Problem requirements
Retype the passage of the interview with artist Sandra Eula Lee that starts with "HM: Shall we" and goes on through "of this piece?".

Sandra Eula Lee

In Conversation with Heather Moqtaderi and Kristen Neville Taylor

Artists Sandra Eula Lee and Kristen Neville Taylor, along with curator Heather Moqtaderi, met to discuss Lee’s exhibition The Walking Mountain at the Leonard Pearlstein Gallery at Drexel University in Philadelphia. The conversation was recorded, transcribed and edited for clarity. The exhibition is on view through May 25, 2024. This interview was conducted in partnership with Past Present, a bi-annual journal of artistic practices, and will appear in Issue 5 in August 2024. 


HM: Sandra, it’s been great working with you on your exhibition The Walking Mountain at the Pearlstein Gallery. Kristen is an artist whose work, I think, resonates really beautifully with yours. So, I thought it would be great to invite her into this conversation. 

SL: Thanks for bringing us together. It’s wonderful to share commonalities, the three of us, through material histories and histories of making. 

HM: Shall we dive in with the pond? You first created Portable Pond after residencies in China and Korea where you saw ponds in traditional East Asian Gardens. Could you tell us about the life of this piece? 

Portable Pond, 2010/2024, Cut acrylic sheets, house paint; Loop, 2017, Basket weaving reed, shirt, electrical lights, bamboo stake, extension cord, spray paint; Photo courtesy of the artist 

SL: Sure, so much of the context for my work comes from deeply observing changes in daily life. Portable Pond grew from experiences navigating rapid demolition, construction, and change within the neighborhoods where I lived in Seoul and then in Beijing. This created a violent sense of dislocation. Over the years demolition continued while, at the same time, I was researching traditional scholar gardens. What impacted me the most was the central pond or lake that reflects its surroundings. As I was making my work, I was trying to find a meeting ground between these contradictory states– the daily acceleration of change on the one hand, and the historical traditions of garden making for slower contemplation. I wanted to create something from these simultaneous but totally different value systems. The portable ponds are one of the forms that emerged during this period. The first was shown in an exhibition Two waters that traveled from Xiamen, to Seoul, then to Brooklyn. I’ve created the large ponds for different spaces. Meanwhile, Sidewalk Soswaewon is a small reflective pond I created with sidewalk bricks.

Installation view of Sidewalk Soswaewon, 2016, Sidewalk bricks, numerous layers of hand-polished pigment, and wood; Photo by Jamie Giambrone, courtesy of Past Present Projects

KNT: It's amazing how you have these distinct reference points for the work–a garden from a particular place or country or a scholar's garden, for example. How do you select materials? Do you happen upon a stock of something, or does the idea for a material come first? I get the sense from your work that this is always changing, depending on the piece. With the pond, did the need for this material come in to meet the needs of the pond or did the material come to you?

Data section
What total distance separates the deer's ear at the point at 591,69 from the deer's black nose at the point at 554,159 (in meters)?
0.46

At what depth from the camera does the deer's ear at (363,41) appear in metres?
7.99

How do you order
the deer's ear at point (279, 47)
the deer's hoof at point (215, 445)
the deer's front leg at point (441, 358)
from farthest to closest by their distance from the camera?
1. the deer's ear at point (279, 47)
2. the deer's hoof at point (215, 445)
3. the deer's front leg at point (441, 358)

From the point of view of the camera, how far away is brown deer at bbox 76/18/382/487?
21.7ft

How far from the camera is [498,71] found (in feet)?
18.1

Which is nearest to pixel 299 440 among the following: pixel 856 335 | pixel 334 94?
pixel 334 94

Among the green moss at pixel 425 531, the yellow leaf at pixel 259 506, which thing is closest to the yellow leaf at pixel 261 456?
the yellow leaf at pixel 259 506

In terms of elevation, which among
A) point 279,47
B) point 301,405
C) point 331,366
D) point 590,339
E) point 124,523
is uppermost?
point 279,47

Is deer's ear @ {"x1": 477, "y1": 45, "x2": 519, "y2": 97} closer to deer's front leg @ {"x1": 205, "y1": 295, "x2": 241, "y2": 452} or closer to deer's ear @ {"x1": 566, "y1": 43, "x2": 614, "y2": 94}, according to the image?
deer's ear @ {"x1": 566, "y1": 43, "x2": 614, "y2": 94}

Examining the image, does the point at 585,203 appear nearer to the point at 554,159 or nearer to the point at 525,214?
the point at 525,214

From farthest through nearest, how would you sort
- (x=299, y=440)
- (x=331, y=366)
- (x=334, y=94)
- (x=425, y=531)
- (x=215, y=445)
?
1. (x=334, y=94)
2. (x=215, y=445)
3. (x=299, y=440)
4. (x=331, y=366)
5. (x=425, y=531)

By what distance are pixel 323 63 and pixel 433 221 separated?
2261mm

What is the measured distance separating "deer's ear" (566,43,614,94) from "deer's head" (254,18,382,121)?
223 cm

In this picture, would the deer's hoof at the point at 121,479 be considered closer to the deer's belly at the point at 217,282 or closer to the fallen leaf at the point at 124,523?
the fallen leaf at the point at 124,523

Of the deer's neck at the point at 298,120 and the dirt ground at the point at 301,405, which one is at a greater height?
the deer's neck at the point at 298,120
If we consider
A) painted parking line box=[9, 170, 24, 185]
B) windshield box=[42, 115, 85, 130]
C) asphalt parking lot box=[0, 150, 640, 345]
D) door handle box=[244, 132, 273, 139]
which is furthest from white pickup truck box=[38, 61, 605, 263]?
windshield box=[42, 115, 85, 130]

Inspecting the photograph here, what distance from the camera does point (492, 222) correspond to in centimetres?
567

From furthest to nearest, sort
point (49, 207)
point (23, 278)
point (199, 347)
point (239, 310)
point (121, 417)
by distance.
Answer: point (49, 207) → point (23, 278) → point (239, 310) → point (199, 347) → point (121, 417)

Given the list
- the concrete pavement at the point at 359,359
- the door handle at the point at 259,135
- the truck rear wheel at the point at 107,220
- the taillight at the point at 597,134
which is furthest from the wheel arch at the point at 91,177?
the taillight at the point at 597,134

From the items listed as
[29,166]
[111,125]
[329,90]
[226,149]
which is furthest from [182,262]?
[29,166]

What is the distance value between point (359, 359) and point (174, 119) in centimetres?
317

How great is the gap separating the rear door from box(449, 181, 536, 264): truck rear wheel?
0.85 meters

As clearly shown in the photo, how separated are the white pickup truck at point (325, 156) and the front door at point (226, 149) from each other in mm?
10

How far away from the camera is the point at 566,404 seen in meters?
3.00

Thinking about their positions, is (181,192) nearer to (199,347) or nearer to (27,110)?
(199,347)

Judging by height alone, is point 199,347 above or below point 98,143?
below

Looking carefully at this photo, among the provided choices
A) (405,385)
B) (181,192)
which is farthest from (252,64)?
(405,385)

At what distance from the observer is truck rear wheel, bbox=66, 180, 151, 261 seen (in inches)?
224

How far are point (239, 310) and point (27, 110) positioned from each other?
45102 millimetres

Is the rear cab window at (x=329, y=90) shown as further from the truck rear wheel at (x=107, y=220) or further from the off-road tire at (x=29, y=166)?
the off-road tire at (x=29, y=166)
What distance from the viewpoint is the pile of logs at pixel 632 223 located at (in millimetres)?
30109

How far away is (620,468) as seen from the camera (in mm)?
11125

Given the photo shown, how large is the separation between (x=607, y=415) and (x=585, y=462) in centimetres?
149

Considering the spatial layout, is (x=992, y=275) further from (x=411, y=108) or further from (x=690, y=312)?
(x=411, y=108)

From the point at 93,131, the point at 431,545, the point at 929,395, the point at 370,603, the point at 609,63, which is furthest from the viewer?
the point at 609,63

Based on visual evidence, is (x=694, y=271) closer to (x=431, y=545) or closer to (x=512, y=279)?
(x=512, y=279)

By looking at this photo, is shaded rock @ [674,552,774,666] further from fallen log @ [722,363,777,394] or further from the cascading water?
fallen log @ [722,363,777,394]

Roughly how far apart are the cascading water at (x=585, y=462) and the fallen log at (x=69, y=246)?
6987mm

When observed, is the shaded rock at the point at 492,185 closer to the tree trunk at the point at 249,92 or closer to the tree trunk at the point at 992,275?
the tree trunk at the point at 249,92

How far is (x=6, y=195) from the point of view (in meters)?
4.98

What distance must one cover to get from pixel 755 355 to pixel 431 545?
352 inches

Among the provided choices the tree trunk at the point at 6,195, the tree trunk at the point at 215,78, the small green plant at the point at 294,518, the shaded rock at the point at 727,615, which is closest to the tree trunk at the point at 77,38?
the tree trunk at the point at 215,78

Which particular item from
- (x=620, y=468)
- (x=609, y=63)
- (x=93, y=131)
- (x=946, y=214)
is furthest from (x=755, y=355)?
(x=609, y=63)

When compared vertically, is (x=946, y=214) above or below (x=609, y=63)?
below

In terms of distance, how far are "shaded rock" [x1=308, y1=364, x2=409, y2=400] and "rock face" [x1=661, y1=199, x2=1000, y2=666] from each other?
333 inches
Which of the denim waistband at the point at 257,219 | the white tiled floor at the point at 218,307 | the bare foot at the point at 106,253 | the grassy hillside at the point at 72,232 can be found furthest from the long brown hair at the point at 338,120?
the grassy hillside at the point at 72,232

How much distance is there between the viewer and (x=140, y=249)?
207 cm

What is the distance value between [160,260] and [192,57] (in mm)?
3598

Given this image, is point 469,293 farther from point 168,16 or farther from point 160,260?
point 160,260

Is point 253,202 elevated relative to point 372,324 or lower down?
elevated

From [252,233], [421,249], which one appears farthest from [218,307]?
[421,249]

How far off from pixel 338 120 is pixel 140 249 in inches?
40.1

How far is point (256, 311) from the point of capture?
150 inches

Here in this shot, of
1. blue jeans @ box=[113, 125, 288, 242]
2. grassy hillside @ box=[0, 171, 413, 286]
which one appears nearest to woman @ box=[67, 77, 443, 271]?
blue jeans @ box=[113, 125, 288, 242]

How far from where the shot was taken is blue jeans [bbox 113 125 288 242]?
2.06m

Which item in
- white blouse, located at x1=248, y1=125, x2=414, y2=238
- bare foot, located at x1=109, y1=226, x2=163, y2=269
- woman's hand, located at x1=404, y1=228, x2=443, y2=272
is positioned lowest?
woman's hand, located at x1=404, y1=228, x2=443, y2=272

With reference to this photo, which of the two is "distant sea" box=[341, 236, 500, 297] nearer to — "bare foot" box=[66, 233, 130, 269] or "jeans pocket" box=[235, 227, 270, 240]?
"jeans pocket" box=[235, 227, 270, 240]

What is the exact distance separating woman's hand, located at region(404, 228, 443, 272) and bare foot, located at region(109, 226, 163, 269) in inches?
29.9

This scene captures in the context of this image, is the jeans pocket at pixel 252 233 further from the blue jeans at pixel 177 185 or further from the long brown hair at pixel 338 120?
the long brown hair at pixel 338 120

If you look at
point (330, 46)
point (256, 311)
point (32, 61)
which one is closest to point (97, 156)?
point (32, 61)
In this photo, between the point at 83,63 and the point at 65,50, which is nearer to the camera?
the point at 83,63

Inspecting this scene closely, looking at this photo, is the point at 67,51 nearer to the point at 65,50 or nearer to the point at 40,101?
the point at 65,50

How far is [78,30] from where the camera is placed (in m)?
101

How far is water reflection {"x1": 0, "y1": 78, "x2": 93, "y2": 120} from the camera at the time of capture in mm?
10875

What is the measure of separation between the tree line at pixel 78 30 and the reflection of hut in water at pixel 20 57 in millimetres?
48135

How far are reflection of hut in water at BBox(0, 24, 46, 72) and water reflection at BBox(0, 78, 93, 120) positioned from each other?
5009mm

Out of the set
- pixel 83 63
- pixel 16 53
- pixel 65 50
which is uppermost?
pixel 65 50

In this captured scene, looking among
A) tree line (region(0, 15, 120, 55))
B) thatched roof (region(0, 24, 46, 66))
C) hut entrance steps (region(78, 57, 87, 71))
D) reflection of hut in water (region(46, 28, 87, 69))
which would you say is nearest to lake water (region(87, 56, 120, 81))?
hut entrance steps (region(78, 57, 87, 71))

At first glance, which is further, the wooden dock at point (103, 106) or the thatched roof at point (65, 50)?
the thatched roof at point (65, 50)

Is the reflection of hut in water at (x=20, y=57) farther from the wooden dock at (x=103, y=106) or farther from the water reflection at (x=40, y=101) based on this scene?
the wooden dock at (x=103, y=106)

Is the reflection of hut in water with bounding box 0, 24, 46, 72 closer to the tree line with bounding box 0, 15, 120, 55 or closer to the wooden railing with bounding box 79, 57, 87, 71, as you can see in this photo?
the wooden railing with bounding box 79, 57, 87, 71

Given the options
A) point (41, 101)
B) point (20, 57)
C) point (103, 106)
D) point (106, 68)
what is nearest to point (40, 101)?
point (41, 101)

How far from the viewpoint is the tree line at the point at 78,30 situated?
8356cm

Full response
HM: Shall we dive in with the pond? You first created Portable Pond after residencies in China and Korea where you saw ponds in traditional East Asian Gardens. Could you tell us about the life of this piece?